#### INSTRUCCIONES DE LA TAREA
¿Cómo queda el texto sobre la Patagonia desde "La literatura sobre" hasta "el extremo sur.", ambos incluidos, si sustituyes "camión" por "tren"?

#### FRAGMENTO PARA LEER
──────
Durante mucho tiempo, primero en el imaginario sudamericano
y luego en el de algunos europeos y norteamericanos, en parte debido a los
libros de ciertos viajeros meticulosos, sobre todo ingleses, sobre todo
Chatwin, la Patagonia fue algo semejante a lo que ha sido y sigue siendo el
vasto y movedizo territorio de la frontera mexicano-noteamericano. En vez de
desierto, pampa; en lugar de pueblos dormidos al sol, caseríos batidos por el
viento y por las lluvias australes; en vez de una masa de gente extraña que
entona canciones extrañas, unos pocos habitantes y un silencio casi
ininterrumpido. En cualquier caso las provincias que conforman el territorio de
la Patagonia constituían el último lugar, el lugar sagrado del individuo, el
sitio adonde se va únicamente a morir o a dejar que el tiempo pase, que viene a
ser casi lo mismo. Uno va a la Patagonia pero también uno huye a la Patagonia.
La literatura sobre este tipo de huidas no sólo es anglosajona. El protagonista
de Sobre héroes y tumbas, de Ernesto Sabato, al final de la novela, cuando
todos los sueños han caído y parece abocado a la destrucción, decide subirse a
un camión y emprender el viaje al sur. De hecho, el viaje a la Patagonia ya
hace tiempo que trascendió los márgenes de la literatura. Hay cuadros en donde
los pintores, con más buena voluntad que oficio, ofrecen sus visiones del
llano, de los glaciares, de esa tierra desocupada en la que reinan unas temperaturas
dignas de cualquier filósofo escolástico en el extremo sur.
──────
#### DATOS EN ESTUDIO

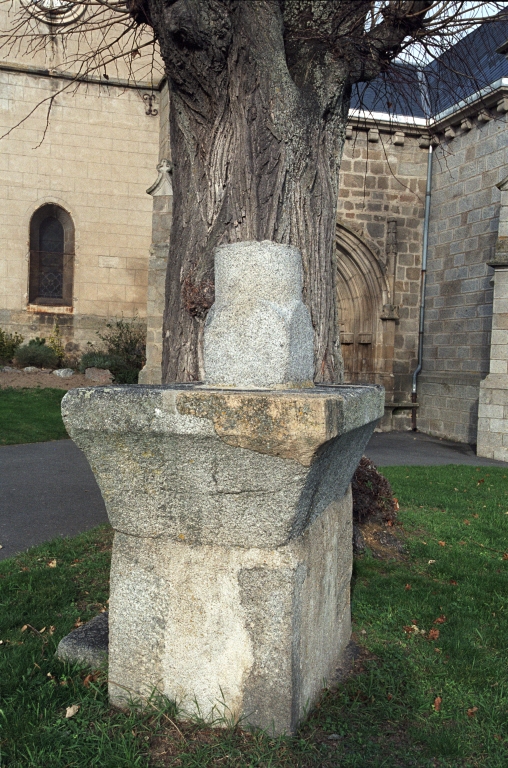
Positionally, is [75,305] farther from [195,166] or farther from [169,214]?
──────
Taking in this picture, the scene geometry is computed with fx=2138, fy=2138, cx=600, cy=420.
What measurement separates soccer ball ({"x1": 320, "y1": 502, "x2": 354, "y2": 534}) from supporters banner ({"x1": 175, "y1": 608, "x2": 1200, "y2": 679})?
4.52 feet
──────
#### ESPACIO DE RESPUESTA
La literatura sobre este tipo de huidas no sólo es anglosajona. El protagonista
de Sobre héroes y tumbas, de Ernesto Sabato, al final de la novela, cuando
todos los sueños han caído y parece abocado a la destrucción, decide subirse a
un tren y emprender el viaje al sur. De hecho, el viaje a la Patagonia ya
hace tiempo que trascendió los márgenes de la literatura. Hay cuadros en donde
los pintores, con más buena voluntad que oficio, ofrecen sus visiones del
llano, de los glaciares, de esa tierra desocupada en la que reinan unas temperaturas
dignas de cualquier filósofo escolástico en el extremo sur.